We realized that stopping off at the fresh market with your reusable bag on the way home from work was actually really beneficial, rather than the monotonous chore we dreaded at first. We ended up getting the best deals on the freshest, highest quality produce, using it right away and never having any food go bad or become stale. There is no need for tons of harsh preservatives at the market, where local farmers and vendors sold their goods. We started to get used to fresh organic food that wasn’t being transported hundreds of miles to make it to our plate. After a month and a half, we were feeling healthier and had a noticeable amount of increased energy.

Biking to the office instead of driving meant more exercise and less pent up stress from the long day’s work.  Not to mention the obvious money saver of no gas bills! The Europeans probably spend similar amounts of money on living expenses, but their priorities are completely different. They pay unheard of amounts of money on food, but almost zero on transportation. 


We thought about this foreign concept, and it dawned on us that we would rather pay more money towards food items that taste better and provide more nourishment.  It was an awful realization to make, that in our previous lives we were paying more to feed our cars than to feed ourselves! To Europeans, it is worth it to pay more to live close to where you work, thus cutting on transportation costs and time. The money one would have spent on transport, goes directly to higher quality foods. Then, eating higher quality foods means better health, which eliminates costly medical bills incurred from a lifetime of consuming cheap and poor nutrition.

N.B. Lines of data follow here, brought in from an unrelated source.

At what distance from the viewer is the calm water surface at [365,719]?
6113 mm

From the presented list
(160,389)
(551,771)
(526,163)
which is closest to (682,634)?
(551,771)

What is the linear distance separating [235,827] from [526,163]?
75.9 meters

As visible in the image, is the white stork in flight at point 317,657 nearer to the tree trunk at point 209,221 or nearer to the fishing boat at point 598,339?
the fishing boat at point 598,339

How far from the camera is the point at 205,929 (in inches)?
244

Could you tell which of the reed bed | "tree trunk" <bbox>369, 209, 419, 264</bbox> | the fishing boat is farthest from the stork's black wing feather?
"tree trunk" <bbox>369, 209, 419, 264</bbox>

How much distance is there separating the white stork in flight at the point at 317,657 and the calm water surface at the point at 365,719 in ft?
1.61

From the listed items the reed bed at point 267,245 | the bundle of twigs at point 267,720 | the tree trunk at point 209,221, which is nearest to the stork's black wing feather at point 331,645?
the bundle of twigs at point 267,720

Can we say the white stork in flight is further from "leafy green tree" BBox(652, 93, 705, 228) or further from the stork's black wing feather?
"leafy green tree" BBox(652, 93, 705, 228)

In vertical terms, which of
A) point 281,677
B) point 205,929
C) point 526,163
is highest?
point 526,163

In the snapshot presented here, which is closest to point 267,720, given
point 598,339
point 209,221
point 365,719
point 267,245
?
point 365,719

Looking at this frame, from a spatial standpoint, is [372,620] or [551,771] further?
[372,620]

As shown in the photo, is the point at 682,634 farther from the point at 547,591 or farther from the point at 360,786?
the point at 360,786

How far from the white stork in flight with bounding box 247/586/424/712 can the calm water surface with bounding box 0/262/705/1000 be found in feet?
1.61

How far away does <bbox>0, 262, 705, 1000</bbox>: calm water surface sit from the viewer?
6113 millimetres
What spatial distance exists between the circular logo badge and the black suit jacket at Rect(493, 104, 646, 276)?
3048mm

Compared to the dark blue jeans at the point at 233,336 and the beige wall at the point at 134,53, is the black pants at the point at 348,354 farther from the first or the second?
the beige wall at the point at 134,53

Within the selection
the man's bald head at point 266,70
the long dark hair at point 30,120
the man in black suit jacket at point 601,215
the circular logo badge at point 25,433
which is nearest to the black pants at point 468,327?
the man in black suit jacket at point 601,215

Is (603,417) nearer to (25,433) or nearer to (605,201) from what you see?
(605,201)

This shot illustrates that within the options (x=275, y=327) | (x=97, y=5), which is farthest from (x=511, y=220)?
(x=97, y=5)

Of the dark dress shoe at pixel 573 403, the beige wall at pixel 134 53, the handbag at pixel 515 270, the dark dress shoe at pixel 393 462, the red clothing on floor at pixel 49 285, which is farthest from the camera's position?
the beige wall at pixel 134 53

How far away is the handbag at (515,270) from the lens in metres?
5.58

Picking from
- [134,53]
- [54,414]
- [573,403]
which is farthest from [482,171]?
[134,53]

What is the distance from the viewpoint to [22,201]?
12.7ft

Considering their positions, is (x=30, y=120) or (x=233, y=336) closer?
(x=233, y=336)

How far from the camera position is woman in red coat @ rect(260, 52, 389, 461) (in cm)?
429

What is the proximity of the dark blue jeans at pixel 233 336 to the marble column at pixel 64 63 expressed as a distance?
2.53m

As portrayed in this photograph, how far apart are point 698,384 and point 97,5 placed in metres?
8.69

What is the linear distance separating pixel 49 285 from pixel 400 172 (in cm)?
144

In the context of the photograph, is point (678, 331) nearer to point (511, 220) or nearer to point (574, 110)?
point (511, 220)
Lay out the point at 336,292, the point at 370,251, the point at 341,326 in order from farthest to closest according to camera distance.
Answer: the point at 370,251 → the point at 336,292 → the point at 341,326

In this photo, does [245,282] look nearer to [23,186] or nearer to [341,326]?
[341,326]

All in all, it was a very difficult situation for us to adapt to. To look yourself in the mirror and make a major realization that you’ve fallen short of your potential, takes a lot out of you, especially when you are thousands of miles away. We had to take it day by day, and often in tears, to finally get to a place of acceptance and strive towards change. It felt as if suddenly someone had built a massive brick wall in front of us, and we would never break through with all of our bad habits still in tact. With our “tails between our legs,” we watched the Amsterdamers lead by example, and took plenty of notes! 

After our initial bouts of stubbornness wore off, we began to remove one brick at a time from our wall. By the end of the trip we realized that with effort and willingness, we had actually removed enough bricks that we had a small hole; a window into a better life that we could now picture with clarity. We wanted to live on the other side, to be leaders for a greater cause.

Now that we had defined our future lifestyle goals, we could take it one day at a time, doing our best to change for the better.  If Amsterdam gave us a hard look in the mirror, we looked back with determination. From now on we would prove to others that it was possible to change. We began collecting reusable bags, stopped complaining about all the extra walking and biking, making it through each obstacle outside of our comfort zone. Each day we survived, and each day we were able to focus a little more on the positive side effects. 

With only a week to spare, we found out our next stop on the world tour was Sydney, Australia!  Could we put our new found ideas to the test, while we traveled to the complete opposite side of the world?